If they’re looking to go ‘best player available’ at nine (as they should considering their number of needs), they’ll have options regardless of how picks one through eight unfold.
One thing is for sure, though. Whoever the Wizards end up taking on draft night needs to be another hit for Tommy Sheppard. If the Wizards want to be competitive next year, they can’t afford to screw up a lottery pick.
Hachimura proved in his rookie season just how impactful a lottery pick can be. He finished his rookie campaign second in minutes played, second in rebounds per game, and third in points per game for the Wizards. The Wizards need another contributor, not a project.
Once the Wizards have draft day settled, then the real work begins. Re-signing Davis Bertans will be priority number one. After that, it’s time to address any and all needs the draft didn’t.
Bertans is due for a big payday and if the Wizards are able to keep him, they won’t have a ton of money leftover. But they will have the mid-level exception at their disposal. Plus all the young assets Sheppard’s acquired will be worth something in the trade market.
Whatever the Wizards’ lottery pick can’t help with, the Wizards need to find via free agency or a trade. They might not have the most money to blow this offseason, but the Wizards can’t afford to be spectators. They need to be active.

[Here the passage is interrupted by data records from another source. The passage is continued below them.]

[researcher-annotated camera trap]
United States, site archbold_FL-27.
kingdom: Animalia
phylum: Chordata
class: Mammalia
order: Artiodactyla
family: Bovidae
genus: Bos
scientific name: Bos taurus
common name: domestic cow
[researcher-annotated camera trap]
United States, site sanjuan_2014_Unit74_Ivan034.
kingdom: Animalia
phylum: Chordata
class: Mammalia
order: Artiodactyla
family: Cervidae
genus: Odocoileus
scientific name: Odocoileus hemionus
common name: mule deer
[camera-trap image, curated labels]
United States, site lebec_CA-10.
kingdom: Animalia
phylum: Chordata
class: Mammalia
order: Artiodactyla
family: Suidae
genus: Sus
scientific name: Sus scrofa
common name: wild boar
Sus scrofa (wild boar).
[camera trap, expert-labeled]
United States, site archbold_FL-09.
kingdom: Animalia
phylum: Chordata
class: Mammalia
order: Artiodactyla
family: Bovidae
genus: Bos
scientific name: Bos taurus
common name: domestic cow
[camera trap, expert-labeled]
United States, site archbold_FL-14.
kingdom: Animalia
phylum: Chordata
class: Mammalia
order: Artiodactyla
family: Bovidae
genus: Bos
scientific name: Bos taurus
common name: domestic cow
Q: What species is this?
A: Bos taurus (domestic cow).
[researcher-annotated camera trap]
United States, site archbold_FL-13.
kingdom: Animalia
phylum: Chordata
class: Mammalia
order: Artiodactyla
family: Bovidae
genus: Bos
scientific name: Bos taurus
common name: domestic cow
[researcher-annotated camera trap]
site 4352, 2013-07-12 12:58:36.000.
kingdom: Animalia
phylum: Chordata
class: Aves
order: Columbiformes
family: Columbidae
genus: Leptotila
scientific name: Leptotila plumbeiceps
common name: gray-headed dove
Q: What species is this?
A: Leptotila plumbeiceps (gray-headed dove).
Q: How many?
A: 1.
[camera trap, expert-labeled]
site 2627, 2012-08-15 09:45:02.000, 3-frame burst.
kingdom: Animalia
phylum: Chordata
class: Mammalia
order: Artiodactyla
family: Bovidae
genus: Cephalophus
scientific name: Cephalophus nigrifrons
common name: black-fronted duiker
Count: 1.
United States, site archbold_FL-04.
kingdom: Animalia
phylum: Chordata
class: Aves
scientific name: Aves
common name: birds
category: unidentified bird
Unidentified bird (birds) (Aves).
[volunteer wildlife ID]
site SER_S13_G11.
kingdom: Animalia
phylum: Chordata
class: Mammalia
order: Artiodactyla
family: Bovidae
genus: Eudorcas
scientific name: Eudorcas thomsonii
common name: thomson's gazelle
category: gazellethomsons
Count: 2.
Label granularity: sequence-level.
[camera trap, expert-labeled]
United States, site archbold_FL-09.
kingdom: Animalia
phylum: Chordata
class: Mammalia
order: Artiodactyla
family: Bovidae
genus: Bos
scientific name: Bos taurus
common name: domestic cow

For Sheppard, the honeymoon period is over. With John Wall returning next season, there are once again real expectations to live up to in Washington. In order for the Wizards to be the playoff team they’ve said they’ll be in 2021, Sheppard’s got work to do. And it all starts on an uncertain draft night. How things play out there will determine the direction of a crucial offseason for a franchise at a competitive crossroads.